New studies show that marijuana legalization has not enticed more teens to smoke pot or led to harder drug experimentation. One argument against legalization of marijuana has been concern over whether it would cause many teenagers and young adults to become pot smokers and be a path to dangerous drug use. Thus far, this fear has not become reality.
Currently, 21 states and the District of Columbia have laws that permit marijuana use for medical purposes. Between 2004 and 2011, a national survey of the effects of Medical Marijuana Laws (MML) on 12-20 year olds was compared with those 21 years and older. These results were compared to states that did not allow medical marijuana. The study was recently published in the National Bureau of Economic Research.
MMLs had no discernible impact on hard drug use in either age group.

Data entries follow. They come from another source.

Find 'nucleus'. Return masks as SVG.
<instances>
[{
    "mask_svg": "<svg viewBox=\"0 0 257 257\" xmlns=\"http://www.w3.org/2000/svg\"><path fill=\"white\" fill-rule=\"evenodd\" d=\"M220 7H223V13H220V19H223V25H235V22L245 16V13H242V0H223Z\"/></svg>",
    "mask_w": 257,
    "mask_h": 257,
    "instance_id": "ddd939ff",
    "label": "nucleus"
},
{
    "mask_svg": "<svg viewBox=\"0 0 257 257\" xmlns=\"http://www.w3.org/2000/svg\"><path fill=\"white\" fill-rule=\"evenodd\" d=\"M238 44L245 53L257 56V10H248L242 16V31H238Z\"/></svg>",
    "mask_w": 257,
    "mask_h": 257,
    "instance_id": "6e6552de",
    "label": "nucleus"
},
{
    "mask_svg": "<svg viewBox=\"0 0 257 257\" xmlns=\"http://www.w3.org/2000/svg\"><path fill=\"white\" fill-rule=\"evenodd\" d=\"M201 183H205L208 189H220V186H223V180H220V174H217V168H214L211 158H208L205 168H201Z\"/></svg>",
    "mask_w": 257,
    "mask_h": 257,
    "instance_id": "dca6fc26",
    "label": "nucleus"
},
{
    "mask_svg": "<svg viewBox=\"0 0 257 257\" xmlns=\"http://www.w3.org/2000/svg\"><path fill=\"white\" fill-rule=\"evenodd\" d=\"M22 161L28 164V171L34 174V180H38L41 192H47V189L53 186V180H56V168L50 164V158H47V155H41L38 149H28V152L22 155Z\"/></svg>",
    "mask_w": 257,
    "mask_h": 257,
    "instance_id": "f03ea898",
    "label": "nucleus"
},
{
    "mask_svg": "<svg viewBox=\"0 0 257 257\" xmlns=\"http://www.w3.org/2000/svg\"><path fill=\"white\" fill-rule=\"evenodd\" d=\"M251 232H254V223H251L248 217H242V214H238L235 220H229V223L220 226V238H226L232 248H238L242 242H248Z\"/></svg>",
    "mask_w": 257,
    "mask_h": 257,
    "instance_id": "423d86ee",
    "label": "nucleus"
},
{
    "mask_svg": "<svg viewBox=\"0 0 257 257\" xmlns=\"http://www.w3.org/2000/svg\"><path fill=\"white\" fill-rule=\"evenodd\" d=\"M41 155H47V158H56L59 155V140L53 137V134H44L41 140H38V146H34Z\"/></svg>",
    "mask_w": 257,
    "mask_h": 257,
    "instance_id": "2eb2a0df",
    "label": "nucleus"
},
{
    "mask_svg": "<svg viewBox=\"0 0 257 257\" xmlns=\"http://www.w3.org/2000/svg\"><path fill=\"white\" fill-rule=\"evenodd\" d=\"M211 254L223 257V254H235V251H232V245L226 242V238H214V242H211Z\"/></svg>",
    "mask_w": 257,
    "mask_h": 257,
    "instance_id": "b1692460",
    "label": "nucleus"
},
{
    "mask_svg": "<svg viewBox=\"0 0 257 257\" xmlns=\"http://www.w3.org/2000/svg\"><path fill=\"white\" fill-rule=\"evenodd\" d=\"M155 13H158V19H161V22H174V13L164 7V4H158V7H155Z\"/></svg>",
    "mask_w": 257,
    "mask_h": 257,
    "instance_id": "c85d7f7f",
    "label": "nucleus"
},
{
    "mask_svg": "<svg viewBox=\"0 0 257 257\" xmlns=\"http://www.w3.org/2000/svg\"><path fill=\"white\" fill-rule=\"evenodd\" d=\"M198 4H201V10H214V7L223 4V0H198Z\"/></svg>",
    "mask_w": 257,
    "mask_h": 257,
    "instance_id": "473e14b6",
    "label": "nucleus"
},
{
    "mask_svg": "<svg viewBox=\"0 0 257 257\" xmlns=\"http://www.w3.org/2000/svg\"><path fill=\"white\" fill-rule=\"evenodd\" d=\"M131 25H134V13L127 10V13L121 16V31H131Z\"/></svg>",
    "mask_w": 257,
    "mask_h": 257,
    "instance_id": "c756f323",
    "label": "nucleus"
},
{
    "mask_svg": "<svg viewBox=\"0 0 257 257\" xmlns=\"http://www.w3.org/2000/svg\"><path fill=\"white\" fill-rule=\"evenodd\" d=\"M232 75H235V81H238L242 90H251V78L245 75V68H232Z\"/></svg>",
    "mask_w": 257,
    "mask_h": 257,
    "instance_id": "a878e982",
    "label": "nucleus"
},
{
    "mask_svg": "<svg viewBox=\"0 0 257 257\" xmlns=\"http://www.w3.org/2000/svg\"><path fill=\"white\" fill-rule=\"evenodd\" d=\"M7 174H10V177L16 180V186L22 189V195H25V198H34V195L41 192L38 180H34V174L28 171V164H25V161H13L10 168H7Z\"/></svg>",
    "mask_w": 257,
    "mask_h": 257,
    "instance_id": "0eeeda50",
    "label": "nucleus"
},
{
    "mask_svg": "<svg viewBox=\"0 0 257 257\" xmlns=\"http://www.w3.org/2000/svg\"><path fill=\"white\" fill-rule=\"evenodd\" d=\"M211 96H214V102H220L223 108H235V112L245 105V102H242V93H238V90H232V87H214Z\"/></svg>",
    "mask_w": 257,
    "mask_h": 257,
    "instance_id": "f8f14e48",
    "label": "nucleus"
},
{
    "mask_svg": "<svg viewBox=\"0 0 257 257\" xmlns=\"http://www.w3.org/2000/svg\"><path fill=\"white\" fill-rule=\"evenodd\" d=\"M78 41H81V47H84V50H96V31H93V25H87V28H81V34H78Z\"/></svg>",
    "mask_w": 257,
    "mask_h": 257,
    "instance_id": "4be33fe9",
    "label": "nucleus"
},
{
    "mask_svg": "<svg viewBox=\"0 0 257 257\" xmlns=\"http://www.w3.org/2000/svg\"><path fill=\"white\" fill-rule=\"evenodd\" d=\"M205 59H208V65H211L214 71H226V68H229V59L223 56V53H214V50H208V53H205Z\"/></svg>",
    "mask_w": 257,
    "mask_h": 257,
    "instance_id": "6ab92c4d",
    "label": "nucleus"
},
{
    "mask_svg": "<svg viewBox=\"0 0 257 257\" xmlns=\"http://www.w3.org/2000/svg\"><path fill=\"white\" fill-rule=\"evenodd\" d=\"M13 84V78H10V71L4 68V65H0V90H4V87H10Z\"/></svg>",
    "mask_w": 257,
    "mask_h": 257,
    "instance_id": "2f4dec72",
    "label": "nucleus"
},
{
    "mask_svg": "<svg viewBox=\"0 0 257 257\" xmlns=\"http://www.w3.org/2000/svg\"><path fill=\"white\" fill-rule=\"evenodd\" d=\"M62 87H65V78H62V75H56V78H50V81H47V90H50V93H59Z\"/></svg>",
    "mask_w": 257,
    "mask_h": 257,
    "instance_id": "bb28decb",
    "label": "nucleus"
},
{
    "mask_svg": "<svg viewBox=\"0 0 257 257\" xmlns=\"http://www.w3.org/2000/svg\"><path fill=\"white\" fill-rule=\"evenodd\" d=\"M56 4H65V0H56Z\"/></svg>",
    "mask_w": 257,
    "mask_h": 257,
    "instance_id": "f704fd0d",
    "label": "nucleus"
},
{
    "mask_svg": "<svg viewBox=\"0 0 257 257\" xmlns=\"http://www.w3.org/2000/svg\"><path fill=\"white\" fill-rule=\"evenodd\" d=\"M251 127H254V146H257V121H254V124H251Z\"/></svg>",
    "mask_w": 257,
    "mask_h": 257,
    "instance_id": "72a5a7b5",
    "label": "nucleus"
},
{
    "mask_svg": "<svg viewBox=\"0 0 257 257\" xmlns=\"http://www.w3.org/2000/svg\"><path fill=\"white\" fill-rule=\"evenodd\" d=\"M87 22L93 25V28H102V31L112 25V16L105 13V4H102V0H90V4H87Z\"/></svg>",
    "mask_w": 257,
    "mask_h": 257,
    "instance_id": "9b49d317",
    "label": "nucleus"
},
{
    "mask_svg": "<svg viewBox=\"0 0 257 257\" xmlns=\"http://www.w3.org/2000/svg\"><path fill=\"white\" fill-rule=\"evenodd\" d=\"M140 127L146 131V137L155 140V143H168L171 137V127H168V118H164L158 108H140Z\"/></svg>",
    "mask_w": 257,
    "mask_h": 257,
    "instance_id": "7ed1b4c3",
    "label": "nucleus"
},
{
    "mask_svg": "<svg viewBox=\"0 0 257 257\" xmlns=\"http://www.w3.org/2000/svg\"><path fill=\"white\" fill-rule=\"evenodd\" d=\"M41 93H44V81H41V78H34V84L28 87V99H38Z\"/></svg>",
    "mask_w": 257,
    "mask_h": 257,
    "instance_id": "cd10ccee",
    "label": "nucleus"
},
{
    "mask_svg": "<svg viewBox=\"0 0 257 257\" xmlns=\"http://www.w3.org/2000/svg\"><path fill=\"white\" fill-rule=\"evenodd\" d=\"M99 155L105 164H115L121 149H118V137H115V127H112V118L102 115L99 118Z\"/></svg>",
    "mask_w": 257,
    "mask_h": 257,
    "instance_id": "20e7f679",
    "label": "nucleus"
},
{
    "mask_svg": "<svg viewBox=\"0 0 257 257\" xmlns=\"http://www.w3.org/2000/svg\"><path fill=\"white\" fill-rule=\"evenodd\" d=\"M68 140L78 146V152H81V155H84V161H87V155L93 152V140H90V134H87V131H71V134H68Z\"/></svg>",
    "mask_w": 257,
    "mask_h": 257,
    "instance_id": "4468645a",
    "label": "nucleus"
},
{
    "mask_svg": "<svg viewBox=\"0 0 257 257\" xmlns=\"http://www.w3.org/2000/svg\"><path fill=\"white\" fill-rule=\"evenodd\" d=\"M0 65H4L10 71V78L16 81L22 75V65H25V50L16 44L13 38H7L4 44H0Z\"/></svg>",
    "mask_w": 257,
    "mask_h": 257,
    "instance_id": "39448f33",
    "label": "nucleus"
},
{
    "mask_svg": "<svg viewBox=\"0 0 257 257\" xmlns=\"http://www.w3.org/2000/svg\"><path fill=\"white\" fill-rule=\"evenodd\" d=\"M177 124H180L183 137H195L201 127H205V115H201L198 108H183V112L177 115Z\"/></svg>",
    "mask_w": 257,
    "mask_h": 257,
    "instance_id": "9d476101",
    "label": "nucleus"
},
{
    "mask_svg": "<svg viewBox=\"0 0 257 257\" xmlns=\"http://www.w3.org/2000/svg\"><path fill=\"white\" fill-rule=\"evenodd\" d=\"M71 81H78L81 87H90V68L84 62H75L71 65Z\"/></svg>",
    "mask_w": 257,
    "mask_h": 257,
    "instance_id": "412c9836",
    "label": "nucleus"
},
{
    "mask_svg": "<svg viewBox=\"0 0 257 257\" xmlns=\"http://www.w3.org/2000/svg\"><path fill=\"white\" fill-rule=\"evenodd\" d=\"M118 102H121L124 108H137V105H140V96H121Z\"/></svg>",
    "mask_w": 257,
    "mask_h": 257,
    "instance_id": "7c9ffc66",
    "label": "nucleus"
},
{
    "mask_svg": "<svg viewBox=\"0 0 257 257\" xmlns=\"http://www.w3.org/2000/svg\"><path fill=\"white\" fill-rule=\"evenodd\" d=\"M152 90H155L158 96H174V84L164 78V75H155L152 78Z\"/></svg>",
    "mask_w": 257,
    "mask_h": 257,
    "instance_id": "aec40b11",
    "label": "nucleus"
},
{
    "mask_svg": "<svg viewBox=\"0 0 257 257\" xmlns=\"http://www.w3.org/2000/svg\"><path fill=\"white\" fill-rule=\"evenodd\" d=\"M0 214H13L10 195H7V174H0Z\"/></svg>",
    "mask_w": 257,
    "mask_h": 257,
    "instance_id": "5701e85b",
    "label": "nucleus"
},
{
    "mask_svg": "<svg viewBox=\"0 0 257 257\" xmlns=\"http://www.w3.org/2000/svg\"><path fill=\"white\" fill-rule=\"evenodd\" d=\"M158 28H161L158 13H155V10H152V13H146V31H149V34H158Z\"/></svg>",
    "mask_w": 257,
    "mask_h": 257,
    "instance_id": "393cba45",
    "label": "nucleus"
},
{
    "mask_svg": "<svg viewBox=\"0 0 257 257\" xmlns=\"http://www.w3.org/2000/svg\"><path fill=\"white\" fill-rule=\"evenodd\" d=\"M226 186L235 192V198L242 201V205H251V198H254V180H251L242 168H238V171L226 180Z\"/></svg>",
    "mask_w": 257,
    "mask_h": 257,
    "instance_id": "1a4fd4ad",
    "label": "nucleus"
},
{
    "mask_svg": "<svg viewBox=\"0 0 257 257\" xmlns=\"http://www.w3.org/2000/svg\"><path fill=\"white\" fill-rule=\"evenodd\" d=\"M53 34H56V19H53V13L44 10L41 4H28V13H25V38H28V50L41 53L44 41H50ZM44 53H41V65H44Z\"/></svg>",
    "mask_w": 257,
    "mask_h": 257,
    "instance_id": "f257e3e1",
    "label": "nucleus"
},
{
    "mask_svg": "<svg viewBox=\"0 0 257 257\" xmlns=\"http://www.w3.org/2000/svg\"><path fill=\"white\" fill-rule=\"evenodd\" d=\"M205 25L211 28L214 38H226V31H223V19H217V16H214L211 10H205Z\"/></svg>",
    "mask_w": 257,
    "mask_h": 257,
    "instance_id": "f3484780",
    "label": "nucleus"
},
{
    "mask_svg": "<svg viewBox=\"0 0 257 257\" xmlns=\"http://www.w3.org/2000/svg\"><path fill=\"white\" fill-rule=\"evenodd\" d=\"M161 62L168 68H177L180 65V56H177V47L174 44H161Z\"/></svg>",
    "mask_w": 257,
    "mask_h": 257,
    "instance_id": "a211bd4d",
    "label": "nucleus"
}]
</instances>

Furthermore, adolescents have not started using pot more than they did in the past 20 years according to a report published online in the Journal of Adolescent Health. There were “no statistically significant differences in marijuana use before and after policy change for any state pairing,“ said Esther Choo, lead author on the report.
There seems to be no effect on marijuana drug use by young people in states that have legalized medical use. Continuing and new studies are supporting these results. Rather, indications show that there is “nearly zero year-to-year change in marijuana use among teens.”
This information should come as a relief to parents and others concerned about marijuana as a “gateway” drug. Marijuana legalization has not caused rampart drug use across America, nor is it likely to be a gateway to hard drug use. This does not mean that pot is safe for the developing mind though, and this is perhaps what education should focus on in the future.